EDGAR: SEC Data (Part I: Introduction)

The US SEC operates EDGAR (Electronic Data Gathering, Analysis, and Retrieval) a system where companies electronically file required paperwork. This is the first post in a series about EDGAR.

It is also public, and really really big. There have been concerns about data quality in the past, although some of the evidence cited is from a nonprofit who sells software to help compliance.

In this introductory post, I will introduce some of the basics of EDGAR. I’d like to answer the following questions:

What is EDGAR?
What kind of data does EDGAR have?
Why should I care?

print(‘Hello, EDGAR’)

EDGAR hosts over 21 million documents (many in standard machine readable formats). Each quarter of data (e.g. QTR3 2017) has daily exports of the documents filed that day.

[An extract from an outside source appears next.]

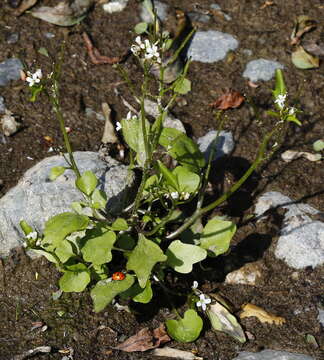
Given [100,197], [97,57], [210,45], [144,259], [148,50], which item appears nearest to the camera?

It’s big. Q3 of 2017, for example, is 32GB compressed / ~120GB uncompressed. Each year requires about a terabyte of disk space to uncompress, and data goes back over 20 years. It’s also in XML, text, and html, which has a lot of repetitive tags.

What kind of documents?

Financial documents for all publicly traded companies. Holdings for private groups that invest other people’s money. Mutual funds reporting requirements. Over 420 form types are in the database, including Form 4 (ownership changes), 8-Ks, 10-Q (most financials of publicly traded companies), and 13F-HR (holdings summaries).

In part 2, I’ll cover how to acquire and load the data. Some ETL skills and the data will be much smaller when it’s normalized and stored in a SQLite database.

What’s in here?

From 2016-2017 sampled data ** 429 form types ** 1.7 million documents, associated with 166,817 companies

Also included: Thousands of parsed attributes like RepaymentsOfNotesPayable, OperatingIncomeLoss, EarningsPerShareBasicAndDiluted, Depreciation, etc., allow you to quickly paint a picture of what a company does. And (hopefully!) just how healthy that company is, relative to their peers.

Why should I care?

Finance nerds can tell a lot about a company with just a table of numbers. Data nerds can tell a lot more about a company based on how it compares to other companies, what people are saying about it, and other metadata. Beyond that, investors can run anti-fraud heuristics, or track changes over time to infer to trajectory of key metrics.

Investment groups can use this information to see what other key groups are buying and selling. Later on, we’ll explore using a K-Means cluster to identify competition by market, geography, or shared stocks. Perhaps at the end, we’ll build a “Netflix recommendation algorithm” using collaborative filtering.

Later in this series we’ll explore some anti-fraud heuristics, quantifying public sentiment using social media and other textual data, and identify competition using a few different techniques.

Ultimately, I hope you walk away with an understanding of a massive public resource that has been historically underutilized due to data size, quality, and a paucity of research and introductory articles.